***** EXCERPT TO READ
But even with all the healthy public discussion, XHTML2 is a big specification (430 KB and counting). At least for my own edification, it’s time to see how deep the rabbit hole goes.
A Swarm of Attributes
XHTML2 provides a huge number of common attributes that are divided up into collections. Most XHTML2 elements accept attributes from all collections. The most well-known example of this is the “everything is a hyperlink” concept, wherein you can turn any XHTML2 element into a link by applying the href
attribute.
But of course there’s much more. Consider the set of “common” attributes in HTML 4.01: there’s id
, style
, class
, dir
, lang
, title
, and the “event” attributes (such as onmouseover
). This yields a little over 15 attributes, depending on how you’re counting. In contrast, XHTML2 already provides around 30 common attributes. Let’s take a closer look.
The Edit Collection
The Edit Collection provides an edit
attribute with four allowed values: inserted
, deleted
, changed
, and moved
. Presumably if something is moved
, you can specify where it moved to by using the href
attribute. There’s also a datetime
attribute for specifying the timestamp, the format of which is defined in XML Schema, which references ISO 8601, which has since been revised. Whew.
**********
***** ROWS
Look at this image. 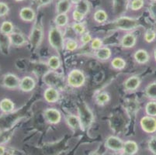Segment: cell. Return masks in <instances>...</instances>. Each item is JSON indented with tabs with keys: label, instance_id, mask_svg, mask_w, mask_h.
I'll list each match as a JSON object with an SVG mask.
<instances>
[{
	"label": "cell",
	"instance_id": "1",
	"mask_svg": "<svg viewBox=\"0 0 156 155\" xmlns=\"http://www.w3.org/2000/svg\"><path fill=\"white\" fill-rule=\"evenodd\" d=\"M65 41L62 30L58 26H52L48 31V42L53 49L60 51L65 48Z\"/></svg>",
	"mask_w": 156,
	"mask_h": 155
},
{
	"label": "cell",
	"instance_id": "2",
	"mask_svg": "<svg viewBox=\"0 0 156 155\" xmlns=\"http://www.w3.org/2000/svg\"><path fill=\"white\" fill-rule=\"evenodd\" d=\"M78 113H79L78 116L79 117L82 125V130H85L89 129L94 120L93 112L90 110L89 106L85 102H82L79 106Z\"/></svg>",
	"mask_w": 156,
	"mask_h": 155
},
{
	"label": "cell",
	"instance_id": "3",
	"mask_svg": "<svg viewBox=\"0 0 156 155\" xmlns=\"http://www.w3.org/2000/svg\"><path fill=\"white\" fill-rule=\"evenodd\" d=\"M86 83V75L83 71L79 69H73L67 76V84L72 88L78 89L83 87Z\"/></svg>",
	"mask_w": 156,
	"mask_h": 155
},
{
	"label": "cell",
	"instance_id": "4",
	"mask_svg": "<svg viewBox=\"0 0 156 155\" xmlns=\"http://www.w3.org/2000/svg\"><path fill=\"white\" fill-rule=\"evenodd\" d=\"M137 19L129 16H120L114 21L115 27L120 30L132 31L138 26Z\"/></svg>",
	"mask_w": 156,
	"mask_h": 155
},
{
	"label": "cell",
	"instance_id": "5",
	"mask_svg": "<svg viewBox=\"0 0 156 155\" xmlns=\"http://www.w3.org/2000/svg\"><path fill=\"white\" fill-rule=\"evenodd\" d=\"M43 28L39 23H35L30 35V42L31 45L34 48H37L41 43L43 39Z\"/></svg>",
	"mask_w": 156,
	"mask_h": 155
},
{
	"label": "cell",
	"instance_id": "6",
	"mask_svg": "<svg viewBox=\"0 0 156 155\" xmlns=\"http://www.w3.org/2000/svg\"><path fill=\"white\" fill-rule=\"evenodd\" d=\"M140 126L144 132L154 133L156 132V119L153 116H144L140 120Z\"/></svg>",
	"mask_w": 156,
	"mask_h": 155
},
{
	"label": "cell",
	"instance_id": "7",
	"mask_svg": "<svg viewBox=\"0 0 156 155\" xmlns=\"http://www.w3.org/2000/svg\"><path fill=\"white\" fill-rule=\"evenodd\" d=\"M44 116L45 119L50 124H58L62 119V113L58 109L55 108H48L44 112Z\"/></svg>",
	"mask_w": 156,
	"mask_h": 155
},
{
	"label": "cell",
	"instance_id": "8",
	"mask_svg": "<svg viewBox=\"0 0 156 155\" xmlns=\"http://www.w3.org/2000/svg\"><path fill=\"white\" fill-rule=\"evenodd\" d=\"M44 81L49 87H54L58 89L59 86L62 85V77L55 71H50L44 76Z\"/></svg>",
	"mask_w": 156,
	"mask_h": 155
},
{
	"label": "cell",
	"instance_id": "9",
	"mask_svg": "<svg viewBox=\"0 0 156 155\" xmlns=\"http://www.w3.org/2000/svg\"><path fill=\"white\" fill-rule=\"evenodd\" d=\"M124 141L117 136H110L105 141V146L106 148L112 151H122L124 147Z\"/></svg>",
	"mask_w": 156,
	"mask_h": 155
},
{
	"label": "cell",
	"instance_id": "10",
	"mask_svg": "<svg viewBox=\"0 0 156 155\" xmlns=\"http://www.w3.org/2000/svg\"><path fill=\"white\" fill-rule=\"evenodd\" d=\"M36 82L31 76H24L20 79L19 88L22 92H30L34 89Z\"/></svg>",
	"mask_w": 156,
	"mask_h": 155
},
{
	"label": "cell",
	"instance_id": "11",
	"mask_svg": "<svg viewBox=\"0 0 156 155\" xmlns=\"http://www.w3.org/2000/svg\"><path fill=\"white\" fill-rule=\"evenodd\" d=\"M120 46L126 49L134 48L137 44V37L132 32H129L122 37L120 41Z\"/></svg>",
	"mask_w": 156,
	"mask_h": 155
},
{
	"label": "cell",
	"instance_id": "12",
	"mask_svg": "<svg viewBox=\"0 0 156 155\" xmlns=\"http://www.w3.org/2000/svg\"><path fill=\"white\" fill-rule=\"evenodd\" d=\"M141 81L140 77L137 75H132V76L128 77L124 82V87L125 90L129 92H134L137 90L141 85Z\"/></svg>",
	"mask_w": 156,
	"mask_h": 155
},
{
	"label": "cell",
	"instance_id": "13",
	"mask_svg": "<svg viewBox=\"0 0 156 155\" xmlns=\"http://www.w3.org/2000/svg\"><path fill=\"white\" fill-rule=\"evenodd\" d=\"M20 79L14 74H6L3 77V85L9 89H16L19 87Z\"/></svg>",
	"mask_w": 156,
	"mask_h": 155
},
{
	"label": "cell",
	"instance_id": "14",
	"mask_svg": "<svg viewBox=\"0 0 156 155\" xmlns=\"http://www.w3.org/2000/svg\"><path fill=\"white\" fill-rule=\"evenodd\" d=\"M44 98L48 103H55L60 99L58 89L54 87H48L44 92Z\"/></svg>",
	"mask_w": 156,
	"mask_h": 155
},
{
	"label": "cell",
	"instance_id": "15",
	"mask_svg": "<svg viewBox=\"0 0 156 155\" xmlns=\"http://www.w3.org/2000/svg\"><path fill=\"white\" fill-rule=\"evenodd\" d=\"M20 17L24 22L30 23L34 21L36 18V13L30 7H23L20 11Z\"/></svg>",
	"mask_w": 156,
	"mask_h": 155
},
{
	"label": "cell",
	"instance_id": "16",
	"mask_svg": "<svg viewBox=\"0 0 156 155\" xmlns=\"http://www.w3.org/2000/svg\"><path fill=\"white\" fill-rule=\"evenodd\" d=\"M139 150L138 144L136 141L131 140H128L124 141L123 150L125 155H134L137 153Z\"/></svg>",
	"mask_w": 156,
	"mask_h": 155
},
{
	"label": "cell",
	"instance_id": "17",
	"mask_svg": "<svg viewBox=\"0 0 156 155\" xmlns=\"http://www.w3.org/2000/svg\"><path fill=\"white\" fill-rule=\"evenodd\" d=\"M9 41H10V44L13 45V46H23V45H24L27 43L26 37L21 33L12 32V33L9 34Z\"/></svg>",
	"mask_w": 156,
	"mask_h": 155
},
{
	"label": "cell",
	"instance_id": "18",
	"mask_svg": "<svg viewBox=\"0 0 156 155\" xmlns=\"http://www.w3.org/2000/svg\"><path fill=\"white\" fill-rule=\"evenodd\" d=\"M65 120H66L68 126L70 128H72V129H73V130H82V125H81L80 119H79V116H76V115H67V116L65 118Z\"/></svg>",
	"mask_w": 156,
	"mask_h": 155
},
{
	"label": "cell",
	"instance_id": "19",
	"mask_svg": "<svg viewBox=\"0 0 156 155\" xmlns=\"http://www.w3.org/2000/svg\"><path fill=\"white\" fill-rule=\"evenodd\" d=\"M134 58L135 62L139 65H144L149 61V55L147 51L144 49H139L134 54Z\"/></svg>",
	"mask_w": 156,
	"mask_h": 155
},
{
	"label": "cell",
	"instance_id": "20",
	"mask_svg": "<svg viewBox=\"0 0 156 155\" xmlns=\"http://www.w3.org/2000/svg\"><path fill=\"white\" fill-rule=\"evenodd\" d=\"M96 58L100 61H107L112 56V51L108 47H102L100 49L96 51Z\"/></svg>",
	"mask_w": 156,
	"mask_h": 155
},
{
	"label": "cell",
	"instance_id": "21",
	"mask_svg": "<svg viewBox=\"0 0 156 155\" xmlns=\"http://www.w3.org/2000/svg\"><path fill=\"white\" fill-rule=\"evenodd\" d=\"M72 3L69 0H59L56 5V12L58 14H67L70 10Z\"/></svg>",
	"mask_w": 156,
	"mask_h": 155
},
{
	"label": "cell",
	"instance_id": "22",
	"mask_svg": "<svg viewBox=\"0 0 156 155\" xmlns=\"http://www.w3.org/2000/svg\"><path fill=\"white\" fill-rule=\"evenodd\" d=\"M15 109V105L13 102L9 99H3L0 102V109L5 113H9L12 112Z\"/></svg>",
	"mask_w": 156,
	"mask_h": 155
},
{
	"label": "cell",
	"instance_id": "23",
	"mask_svg": "<svg viewBox=\"0 0 156 155\" xmlns=\"http://www.w3.org/2000/svg\"><path fill=\"white\" fill-rule=\"evenodd\" d=\"M61 65H62V62H61L60 58L57 55L51 56L48 61V66L50 68L51 71L56 72L60 68Z\"/></svg>",
	"mask_w": 156,
	"mask_h": 155
},
{
	"label": "cell",
	"instance_id": "24",
	"mask_svg": "<svg viewBox=\"0 0 156 155\" xmlns=\"http://www.w3.org/2000/svg\"><path fill=\"white\" fill-rule=\"evenodd\" d=\"M95 100L99 106H103L109 102V101L110 100V96L108 92H101L96 95Z\"/></svg>",
	"mask_w": 156,
	"mask_h": 155
},
{
	"label": "cell",
	"instance_id": "25",
	"mask_svg": "<svg viewBox=\"0 0 156 155\" xmlns=\"http://www.w3.org/2000/svg\"><path fill=\"white\" fill-rule=\"evenodd\" d=\"M69 18L67 14H58L55 19V23L56 26L59 28L65 27L69 23Z\"/></svg>",
	"mask_w": 156,
	"mask_h": 155
},
{
	"label": "cell",
	"instance_id": "26",
	"mask_svg": "<svg viewBox=\"0 0 156 155\" xmlns=\"http://www.w3.org/2000/svg\"><path fill=\"white\" fill-rule=\"evenodd\" d=\"M93 19L98 23H103L108 19V15H107L106 11L103 10V9H97L94 12Z\"/></svg>",
	"mask_w": 156,
	"mask_h": 155
},
{
	"label": "cell",
	"instance_id": "27",
	"mask_svg": "<svg viewBox=\"0 0 156 155\" xmlns=\"http://www.w3.org/2000/svg\"><path fill=\"white\" fill-rule=\"evenodd\" d=\"M144 94L148 99L153 101L156 100V82H152L147 85L144 91Z\"/></svg>",
	"mask_w": 156,
	"mask_h": 155
},
{
	"label": "cell",
	"instance_id": "28",
	"mask_svg": "<svg viewBox=\"0 0 156 155\" xmlns=\"http://www.w3.org/2000/svg\"><path fill=\"white\" fill-rule=\"evenodd\" d=\"M127 62H125V60L120 57L114 58L111 61V66L116 70H123L125 68Z\"/></svg>",
	"mask_w": 156,
	"mask_h": 155
},
{
	"label": "cell",
	"instance_id": "29",
	"mask_svg": "<svg viewBox=\"0 0 156 155\" xmlns=\"http://www.w3.org/2000/svg\"><path fill=\"white\" fill-rule=\"evenodd\" d=\"M13 30L14 26L10 21H4L0 26V32L8 36L13 32Z\"/></svg>",
	"mask_w": 156,
	"mask_h": 155
},
{
	"label": "cell",
	"instance_id": "30",
	"mask_svg": "<svg viewBox=\"0 0 156 155\" xmlns=\"http://www.w3.org/2000/svg\"><path fill=\"white\" fill-rule=\"evenodd\" d=\"M79 48V44L76 40L69 38L65 41V49L68 51H75Z\"/></svg>",
	"mask_w": 156,
	"mask_h": 155
},
{
	"label": "cell",
	"instance_id": "31",
	"mask_svg": "<svg viewBox=\"0 0 156 155\" xmlns=\"http://www.w3.org/2000/svg\"><path fill=\"white\" fill-rule=\"evenodd\" d=\"M145 113L147 116H156V101H150L145 106Z\"/></svg>",
	"mask_w": 156,
	"mask_h": 155
},
{
	"label": "cell",
	"instance_id": "32",
	"mask_svg": "<svg viewBox=\"0 0 156 155\" xmlns=\"http://www.w3.org/2000/svg\"><path fill=\"white\" fill-rule=\"evenodd\" d=\"M72 29L73 30V31L76 33L78 35H83L84 33H86V26H84V24L83 23H76L75 22L74 23H72Z\"/></svg>",
	"mask_w": 156,
	"mask_h": 155
},
{
	"label": "cell",
	"instance_id": "33",
	"mask_svg": "<svg viewBox=\"0 0 156 155\" xmlns=\"http://www.w3.org/2000/svg\"><path fill=\"white\" fill-rule=\"evenodd\" d=\"M76 10L79 11L80 12H82L83 14H84L85 16L89 12V2H87L86 1H82L80 3H79L78 5H76Z\"/></svg>",
	"mask_w": 156,
	"mask_h": 155
},
{
	"label": "cell",
	"instance_id": "34",
	"mask_svg": "<svg viewBox=\"0 0 156 155\" xmlns=\"http://www.w3.org/2000/svg\"><path fill=\"white\" fill-rule=\"evenodd\" d=\"M144 5V0H131L130 3V8L133 11L140 10L141 8H143Z\"/></svg>",
	"mask_w": 156,
	"mask_h": 155
},
{
	"label": "cell",
	"instance_id": "35",
	"mask_svg": "<svg viewBox=\"0 0 156 155\" xmlns=\"http://www.w3.org/2000/svg\"><path fill=\"white\" fill-rule=\"evenodd\" d=\"M10 44L9 37L8 35L3 33H0V48L3 51L4 48H9V44Z\"/></svg>",
	"mask_w": 156,
	"mask_h": 155
},
{
	"label": "cell",
	"instance_id": "36",
	"mask_svg": "<svg viewBox=\"0 0 156 155\" xmlns=\"http://www.w3.org/2000/svg\"><path fill=\"white\" fill-rule=\"evenodd\" d=\"M144 39L146 43H152L156 39V33L153 30H147L144 35Z\"/></svg>",
	"mask_w": 156,
	"mask_h": 155
},
{
	"label": "cell",
	"instance_id": "37",
	"mask_svg": "<svg viewBox=\"0 0 156 155\" xmlns=\"http://www.w3.org/2000/svg\"><path fill=\"white\" fill-rule=\"evenodd\" d=\"M103 41H102L100 38L96 37V38H93V41H91V44H90V46H91V48L93 50V51H96L99 49H100L102 47H103Z\"/></svg>",
	"mask_w": 156,
	"mask_h": 155
},
{
	"label": "cell",
	"instance_id": "38",
	"mask_svg": "<svg viewBox=\"0 0 156 155\" xmlns=\"http://www.w3.org/2000/svg\"><path fill=\"white\" fill-rule=\"evenodd\" d=\"M92 41H93V37L89 32H86L83 35H81L80 42L83 45L88 44L89 43H91Z\"/></svg>",
	"mask_w": 156,
	"mask_h": 155
},
{
	"label": "cell",
	"instance_id": "39",
	"mask_svg": "<svg viewBox=\"0 0 156 155\" xmlns=\"http://www.w3.org/2000/svg\"><path fill=\"white\" fill-rule=\"evenodd\" d=\"M147 147L153 155H156V136H153L147 142Z\"/></svg>",
	"mask_w": 156,
	"mask_h": 155
},
{
	"label": "cell",
	"instance_id": "40",
	"mask_svg": "<svg viewBox=\"0 0 156 155\" xmlns=\"http://www.w3.org/2000/svg\"><path fill=\"white\" fill-rule=\"evenodd\" d=\"M72 18H73L75 22L82 23V21L84 19L85 15L82 13V12H79V11L75 9V10L73 11V12H72Z\"/></svg>",
	"mask_w": 156,
	"mask_h": 155
},
{
	"label": "cell",
	"instance_id": "41",
	"mask_svg": "<svg viewBox=\"0 0 156 155\" xmlns=\"http://www.w3.org/2000/svg\"><path fill=\"white\" fill-rule=\"evenodd\" d=\"M9 11V8L5 2H0V17L7 15Z\"/></svg>",
	"mask_w": 156,
	"mask_h": 155
},
{
	"label": "cell",
	"instance_id": "42",
	"mask_svg": "<svg viewBox=\"0 0 156 155\" xmlns=\"http://www.w3.org/2000/svg\"><path fill=\"white\" fill-rule=\"evenodd\" d=\"M149 12L151 16L156 20V2H152L149 6Z\"/></svg>",
	"mask_w": 156,
	"mask_h": 155
},
{
	"label": "cell",
	"instance_id": "43",
	"mask_svg": "<svg viewBox=\"0 0 156 155\" xmlns=\"http://www.w3.org/2000/svg\"><path fill=\"white\" fill-rule=\"evenodd\" d=\"M36 1H37V5H39V6L46 5L51 2V0H36Z\"/></svg>",
	"mask_w": 156,
	"mask_h": 155
},
{
	"label": "cell",
	"instance_id": "44",
	"mask_svg": "<svg viewBox=\"0 0 156 155\" xmlns=\"http://www.w3.org/2000/svg\"><path fill=\"white\" fill-rule=\"evenodd\" d=\"M5 148L4 146L2 145H0V155H3L5 152Z\"/></svg>",
	"mask_w": 156,
	"mask_h": 155
},
{
	"label": "cell",
	"instance_id": "45",
	"mask_svg": "<svg viewBox=\"0 0 156 155\" xmlns=\"http://www.w3.org/2000/svg\"><path fill=\"white\" fill-rule=\"evenodd\" d=\"M71 2V3L72 4H74V5H78L79 3H80L82 1H83V0H69Z\"/></svg>",
	"mask_w": 156,
	"mask_h": 155
},
{
	"label": "cell",
	"instance_id": "46",
	"mask_svg": "<svg viewBox=\"0 0 156 155\" xmlns=\"http://www.w3.org/2000/svg\"><path fill=\"white\" fill-rule=\"evenodd\" d=\"M3 155H13V152L11 151V150H5V153H4Z\"/></svg>",
	"mask_w": 156,
	"mask_h": 155
},
{
	"label": "cell",
	"instance_id": "47",
	"mask_svg": "<svg viewBox=\"0 0 156 155\" xmlns=\"http://www.w3.org/2000/svg\"><path fill=\"white\" fill-rule=\"evenodd\" d=\"M89 155H101V154H100V153H98L97 151H93V152H91Z\"/></svg>",
	"mask_w": 156,
	"mask_h": 155
},
{
	"label": "cell",
	"instance_id": "48",
	"mask_svg": "<svg viewBox=\"0 0 156 155\" xmlns=\"http://www.w3.org/2000/svg\"><path fill=\"white\" fill-rule=\"evenodd\" d=\"M153 53H154V61H155V62H156V48H154V52H153Z\"/></svg>",
	"mask_w": 156,
	"mask_h": 155
},
{
	"label": "cell",
	"instance_id": "49",
	"mask_svg": "<svg viewBox=\"0 0 156 155\" xmlns=\"http://www.w3.org/2000/svg\"><path fill=\"white\" fill-rule=\"evenodd\" d=\"M16 2H22V1H23V0H15Z\"/></svg>",
	"mask_w": 156,
	"mask_h": 155
},
{
	"label": "cell",
	"instance_id": "50",
	"mask_svg": "<svg viewBox=\"0 0 156 155\" xmlns=\"http://www.w3.org/2000/svg\"><path fill=\"white\" fill-rule=\"evenodd\" d=\"M152 2H156V0H151Z\"/></svg>",
	"mask_w": 156,
	"mask_h": 155
},
{
	"label": "cell",
	"instance_id": "51",
	"mask_svg": "<svg viewBox=\"0 0 156 155\" xmlns=\"http://www.w3.org/2000/svg\"><path fill=\"white\" fill-rule=\"evenodd\" d=\"M124 155H125V154H124Z\"/></svg>",
	"mask_w": 156,
	"mask_h": 155
}]
</instances>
**********
EXERCISE SET
1. In the XHTML2 excerpt, which values does the edit attribute allow?
2. According to the XHTML2 excerpt, how can any XHTML2 element become a link?
3. Resume the XHTML2 excerpt after its final sentence.

THE RESULTS
1. inserted, deleted, changed, moved

2. Most XHTML2 elements accept the common attributes from all collections, and one of those attributes is href. Applying href to an element turns it into a link. This is the "everything is a hyperlink" concept.

3.
The default presentation should be display: none
for deleted
markup, while the other three types should be displayed as-is. Note that if we assume that the XHTML2 browsers of the future will have solid CSS2 support, then we can write:
*[edit="deleted"] {
display: inline;
color: red;
text-decoration: line-through;
}
I’ll admit I like the idea of having a simple change record facility. However, there doesn’t appear to be an editedby
attribute, which seems like a bit of an oversight.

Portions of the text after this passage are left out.